In opposition the Trustee contends that the payment was made pursuant to the Termination Agreement and not pursuant to the Lease and, therefore, the payment was not a payment made in the ordinary course and was not accompanied by consideration. Therefore, the Trustee contends that the Defendant’s Motion is not well taken and should be denied.
Pursuant to Section 547(c)(2) of the Bankruptcy Code a trustee may not avoid a transfer:
(2) to the extend that such transfer was in payment of a debt incurred by the debtor in the ordinary course of business or financial affairs of the debtor and the transferee, and such transfer was—
(A) made in the ordinary course of business or financial affairs of the debtor and the transferee; or
(B) made according to ordinary business terms.
11 U.S.C. § 547(c)(2).
This Court is satisfied that the September 2007 payment was made in the ordinary course of business between the Debtor and the landlord and rejects the proposition urged by Trustee. Additionally, this Court is satisfied that the September 2007 payment was made for current rent which this Court has determined was accompanied by consideration. Based on the foregoing, this Court is satisfied that the Defendant has established an affirmative defense pursuant to Section 547(c)(1) and (2) of the Bankruptcy Code and entitled to Summary Judgment as a matter of law.

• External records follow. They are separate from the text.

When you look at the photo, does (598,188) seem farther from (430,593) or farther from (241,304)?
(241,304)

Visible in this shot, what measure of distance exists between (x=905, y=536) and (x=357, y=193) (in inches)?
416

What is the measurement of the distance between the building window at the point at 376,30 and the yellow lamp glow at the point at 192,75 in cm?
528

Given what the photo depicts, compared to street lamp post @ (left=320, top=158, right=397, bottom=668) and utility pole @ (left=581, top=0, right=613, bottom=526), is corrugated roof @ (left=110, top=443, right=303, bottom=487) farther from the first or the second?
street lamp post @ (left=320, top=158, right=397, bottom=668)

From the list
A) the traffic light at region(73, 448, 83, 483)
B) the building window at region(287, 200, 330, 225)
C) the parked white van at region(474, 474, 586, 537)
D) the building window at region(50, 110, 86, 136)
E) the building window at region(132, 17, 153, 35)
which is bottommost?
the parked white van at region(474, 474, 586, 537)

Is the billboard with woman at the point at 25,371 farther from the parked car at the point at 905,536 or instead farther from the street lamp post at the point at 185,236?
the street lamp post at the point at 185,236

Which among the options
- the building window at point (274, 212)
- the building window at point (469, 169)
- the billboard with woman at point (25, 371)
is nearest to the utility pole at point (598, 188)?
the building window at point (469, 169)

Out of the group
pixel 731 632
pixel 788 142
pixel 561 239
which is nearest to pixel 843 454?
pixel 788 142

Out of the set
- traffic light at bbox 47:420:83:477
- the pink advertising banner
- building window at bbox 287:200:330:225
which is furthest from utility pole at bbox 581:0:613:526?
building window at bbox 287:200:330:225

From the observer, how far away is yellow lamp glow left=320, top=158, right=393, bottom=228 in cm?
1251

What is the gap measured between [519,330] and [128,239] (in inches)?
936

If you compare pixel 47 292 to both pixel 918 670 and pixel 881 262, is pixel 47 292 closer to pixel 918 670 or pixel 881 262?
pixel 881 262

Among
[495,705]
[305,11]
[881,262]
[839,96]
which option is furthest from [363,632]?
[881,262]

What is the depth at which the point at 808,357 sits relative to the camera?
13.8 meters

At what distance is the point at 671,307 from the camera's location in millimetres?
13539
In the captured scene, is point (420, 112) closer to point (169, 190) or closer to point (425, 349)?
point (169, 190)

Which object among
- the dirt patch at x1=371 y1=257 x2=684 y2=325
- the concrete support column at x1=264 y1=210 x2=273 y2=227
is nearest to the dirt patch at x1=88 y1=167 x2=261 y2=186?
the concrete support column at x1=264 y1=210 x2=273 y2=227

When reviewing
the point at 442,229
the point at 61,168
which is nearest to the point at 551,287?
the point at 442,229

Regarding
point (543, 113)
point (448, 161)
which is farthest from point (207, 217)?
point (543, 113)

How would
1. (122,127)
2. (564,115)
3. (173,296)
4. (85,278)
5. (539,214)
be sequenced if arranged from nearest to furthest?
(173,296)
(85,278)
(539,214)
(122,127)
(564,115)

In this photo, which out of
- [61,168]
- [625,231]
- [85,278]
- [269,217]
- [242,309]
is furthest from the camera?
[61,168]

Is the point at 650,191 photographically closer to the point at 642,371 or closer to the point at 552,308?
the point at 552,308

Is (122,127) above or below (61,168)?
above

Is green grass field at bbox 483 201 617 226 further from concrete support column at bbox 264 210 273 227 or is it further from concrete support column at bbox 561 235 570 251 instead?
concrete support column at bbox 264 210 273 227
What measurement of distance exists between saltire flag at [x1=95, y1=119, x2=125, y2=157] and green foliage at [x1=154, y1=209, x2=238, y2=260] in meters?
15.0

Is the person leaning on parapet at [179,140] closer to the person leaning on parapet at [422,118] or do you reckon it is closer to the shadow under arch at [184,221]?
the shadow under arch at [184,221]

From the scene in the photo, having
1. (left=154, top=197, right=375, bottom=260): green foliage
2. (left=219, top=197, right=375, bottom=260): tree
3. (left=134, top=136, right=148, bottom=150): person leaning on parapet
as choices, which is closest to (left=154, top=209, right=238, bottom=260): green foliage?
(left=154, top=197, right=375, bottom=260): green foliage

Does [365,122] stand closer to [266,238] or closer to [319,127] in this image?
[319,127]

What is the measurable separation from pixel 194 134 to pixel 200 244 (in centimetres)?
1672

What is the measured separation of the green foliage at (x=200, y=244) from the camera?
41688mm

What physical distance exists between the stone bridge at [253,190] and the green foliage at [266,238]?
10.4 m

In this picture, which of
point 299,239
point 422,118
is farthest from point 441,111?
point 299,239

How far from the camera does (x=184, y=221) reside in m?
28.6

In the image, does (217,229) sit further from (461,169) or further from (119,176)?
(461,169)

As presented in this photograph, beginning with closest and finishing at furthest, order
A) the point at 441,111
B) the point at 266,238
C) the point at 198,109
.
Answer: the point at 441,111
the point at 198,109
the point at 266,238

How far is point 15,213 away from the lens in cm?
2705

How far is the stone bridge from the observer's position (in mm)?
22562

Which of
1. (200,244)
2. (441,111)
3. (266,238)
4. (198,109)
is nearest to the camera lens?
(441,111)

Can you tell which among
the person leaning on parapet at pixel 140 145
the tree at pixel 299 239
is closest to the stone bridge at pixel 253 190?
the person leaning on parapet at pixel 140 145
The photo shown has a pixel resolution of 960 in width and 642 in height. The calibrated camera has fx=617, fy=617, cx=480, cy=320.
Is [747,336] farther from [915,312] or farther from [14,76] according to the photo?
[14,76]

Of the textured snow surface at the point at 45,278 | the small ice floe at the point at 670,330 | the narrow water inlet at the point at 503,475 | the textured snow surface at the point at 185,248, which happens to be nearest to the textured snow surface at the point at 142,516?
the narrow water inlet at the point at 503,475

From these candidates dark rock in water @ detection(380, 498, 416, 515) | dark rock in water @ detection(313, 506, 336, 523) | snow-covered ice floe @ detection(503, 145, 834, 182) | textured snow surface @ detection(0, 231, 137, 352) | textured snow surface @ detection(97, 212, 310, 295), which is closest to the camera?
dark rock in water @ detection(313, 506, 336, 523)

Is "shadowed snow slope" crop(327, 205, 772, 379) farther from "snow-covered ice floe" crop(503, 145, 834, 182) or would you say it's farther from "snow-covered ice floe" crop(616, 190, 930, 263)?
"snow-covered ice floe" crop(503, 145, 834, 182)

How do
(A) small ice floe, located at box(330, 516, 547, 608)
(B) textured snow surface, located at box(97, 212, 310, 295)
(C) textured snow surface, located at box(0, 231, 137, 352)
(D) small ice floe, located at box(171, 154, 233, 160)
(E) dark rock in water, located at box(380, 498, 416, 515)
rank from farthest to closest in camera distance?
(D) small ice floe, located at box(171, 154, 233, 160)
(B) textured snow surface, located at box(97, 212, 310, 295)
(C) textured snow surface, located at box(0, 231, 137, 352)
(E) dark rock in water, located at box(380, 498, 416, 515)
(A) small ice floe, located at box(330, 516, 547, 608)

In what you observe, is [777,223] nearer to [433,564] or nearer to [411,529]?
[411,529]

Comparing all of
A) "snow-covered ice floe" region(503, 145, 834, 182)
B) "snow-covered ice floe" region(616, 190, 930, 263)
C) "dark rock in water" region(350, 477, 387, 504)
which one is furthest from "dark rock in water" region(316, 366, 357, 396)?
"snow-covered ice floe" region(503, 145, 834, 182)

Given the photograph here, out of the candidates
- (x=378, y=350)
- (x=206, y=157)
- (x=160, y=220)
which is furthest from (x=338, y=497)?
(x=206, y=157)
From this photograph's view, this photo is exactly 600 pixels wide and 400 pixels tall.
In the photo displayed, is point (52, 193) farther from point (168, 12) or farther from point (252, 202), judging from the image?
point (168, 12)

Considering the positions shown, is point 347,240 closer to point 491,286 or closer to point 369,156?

Accordingly, the Defendant’s Motion for Summary Judgment on Affirmative Defenses One and Two filed by Publix is granted and a separate final judgment shall be entered in accordance with the foregoing.
Accordingly, it is
ORDERED, ADJUDGED AND DECREED Defendant’s Motion for Summary Judgment on Affirmative Defenses One and Two (Doc. No. 18) be, and the same is hereby granted. It is further
*684ORDERED, ADJUDGED AND DECREED that a separate final judgment shall be entered in accordance with the foregoing.